= Extracto proporcionado =
---*---
La historia es simple: una profesora y su marido se filman teniendo sexo y suben el video a un sitio porno de la internet, y los alumnos lo descubren. Se arma un escándalo y la directora convoca a una reunión para decidir si echan a la profesora. La película tiene tres partes. La primera muestra a la mujer en su vida cotidiana desde que descubre el problema: nerviosa, haciendo compras, caminando por la calle, yendo a visitar conocidos. Fue sin duda una de las primeras filmaciones de la vida en la calle bajo la pandemia (se rodó en 2020): barbijos por doquier, desinfecciones, distancias de un metro y medio en medio de un malhumor social exacerbado con todo el mundo agresivo y dispuesto a pelearse con el prójimo. En esa primera parte se ratifica que los rumanos, más allá de las diferencias entre los directores, saben filmar, tienen una buena escuela: esas escenas de exteriores están bien iluminadas, son elegantes, elocuentes, fluyen sin intentar ser virtuosas y documentan muy bien la vida cotidiana en Bucarest.
La segunda parte (las tres partes están separadas por una cancioncita francesa que revela el tono de farsa de la película) es una especie de glosario, en el que las distintas entradas aparecen ilustradas por imágenes y palabras. Desde luego, tenemos pija y concha representadas literalmente, pero también cosas más sutiles, como el poeta nacional Eminescu o una broma sobre un paciente que tiene paralizado el brazo derecho y los médicos no saben cómo curarlo hasta que a alguien se le ocurre gritar “Heil Hilter” y el brazo se alza automática y vigorosamente. El glosario es la base de la tercera parte, en la que la profesora es juzgada en los jardines de la escuela por colegas y padres, unos delirantes que representan todas las formas posibles del fascismo, apenas matizados por algún intelectual progresista que les recita interminables fragmentos teóricos. Todo termina en un final abierto, con tres desenlaces posibles. A esa altura, sabemos lo que piensa Jude de sus compatriotas pero, después de divertirnos un rato, advertimos que la película termina superponiendo el totalitarismo de viejo cuño, el que reúne historias de intolerancia, racismo, dictaduras, crímenes, hipocresías, imbecilidad, prepotencia y pobreza con el del covidismo, una ideología más universal, inexplicable y descerebrada que los recubre a todos. No es poco que entremos en una era en el que las caras no puedan verse en la pantalla y todo siga como si nada.
---*---
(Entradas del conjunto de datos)
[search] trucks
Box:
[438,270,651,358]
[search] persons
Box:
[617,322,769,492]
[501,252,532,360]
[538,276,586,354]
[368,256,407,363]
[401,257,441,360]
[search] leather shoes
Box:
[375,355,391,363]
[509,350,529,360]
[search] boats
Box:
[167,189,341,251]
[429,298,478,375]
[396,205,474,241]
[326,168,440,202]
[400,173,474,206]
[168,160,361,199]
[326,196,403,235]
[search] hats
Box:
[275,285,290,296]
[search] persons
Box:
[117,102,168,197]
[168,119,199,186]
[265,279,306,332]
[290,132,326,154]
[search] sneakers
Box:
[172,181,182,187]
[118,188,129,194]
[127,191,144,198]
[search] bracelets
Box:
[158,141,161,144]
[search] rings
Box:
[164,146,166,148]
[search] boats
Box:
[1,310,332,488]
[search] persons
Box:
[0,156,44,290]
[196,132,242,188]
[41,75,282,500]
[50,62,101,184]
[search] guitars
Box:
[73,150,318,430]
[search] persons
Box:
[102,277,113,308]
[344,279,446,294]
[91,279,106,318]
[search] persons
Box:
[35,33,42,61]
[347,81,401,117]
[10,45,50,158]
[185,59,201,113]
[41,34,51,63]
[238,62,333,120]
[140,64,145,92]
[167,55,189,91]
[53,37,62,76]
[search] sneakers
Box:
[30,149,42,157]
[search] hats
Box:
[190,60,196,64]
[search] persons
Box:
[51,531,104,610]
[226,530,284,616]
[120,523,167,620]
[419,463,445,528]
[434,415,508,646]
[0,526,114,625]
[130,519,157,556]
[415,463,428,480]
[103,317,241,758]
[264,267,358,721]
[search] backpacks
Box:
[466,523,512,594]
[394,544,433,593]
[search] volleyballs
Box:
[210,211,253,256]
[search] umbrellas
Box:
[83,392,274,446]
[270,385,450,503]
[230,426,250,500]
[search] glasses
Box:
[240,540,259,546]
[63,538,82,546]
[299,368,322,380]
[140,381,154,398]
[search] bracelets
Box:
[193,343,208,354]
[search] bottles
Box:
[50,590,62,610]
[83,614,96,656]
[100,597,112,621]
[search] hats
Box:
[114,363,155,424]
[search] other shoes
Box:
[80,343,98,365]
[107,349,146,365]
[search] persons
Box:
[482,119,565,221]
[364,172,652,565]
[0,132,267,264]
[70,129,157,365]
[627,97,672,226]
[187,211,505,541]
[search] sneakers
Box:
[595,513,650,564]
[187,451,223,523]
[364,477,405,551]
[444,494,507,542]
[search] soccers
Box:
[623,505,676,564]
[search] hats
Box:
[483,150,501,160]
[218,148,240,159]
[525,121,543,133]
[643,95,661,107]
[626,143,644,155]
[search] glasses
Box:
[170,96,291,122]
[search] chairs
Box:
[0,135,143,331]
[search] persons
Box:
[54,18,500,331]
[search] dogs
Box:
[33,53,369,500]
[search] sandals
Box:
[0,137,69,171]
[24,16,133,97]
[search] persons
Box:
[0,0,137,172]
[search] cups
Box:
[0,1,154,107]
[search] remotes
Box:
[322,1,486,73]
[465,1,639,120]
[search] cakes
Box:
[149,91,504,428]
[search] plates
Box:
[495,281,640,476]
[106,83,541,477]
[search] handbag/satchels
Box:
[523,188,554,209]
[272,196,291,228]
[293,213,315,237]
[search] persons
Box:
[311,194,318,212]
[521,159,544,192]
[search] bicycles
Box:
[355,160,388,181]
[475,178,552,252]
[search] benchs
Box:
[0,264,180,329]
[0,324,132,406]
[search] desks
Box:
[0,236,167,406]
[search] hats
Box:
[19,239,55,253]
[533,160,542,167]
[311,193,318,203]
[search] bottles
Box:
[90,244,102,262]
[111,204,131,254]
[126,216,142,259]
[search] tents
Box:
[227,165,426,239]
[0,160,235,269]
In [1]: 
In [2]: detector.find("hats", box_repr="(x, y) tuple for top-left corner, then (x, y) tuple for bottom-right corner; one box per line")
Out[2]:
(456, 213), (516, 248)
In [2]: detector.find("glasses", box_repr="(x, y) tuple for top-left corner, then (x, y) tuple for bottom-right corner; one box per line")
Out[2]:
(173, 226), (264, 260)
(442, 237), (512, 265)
---*---
= Tus instrucciones =
Según el extracto proporcionado, ¿qué separa las tres partes de la película?

= Salida esperada =
Una cancioncita francesa que revela el tono de farsa de la película.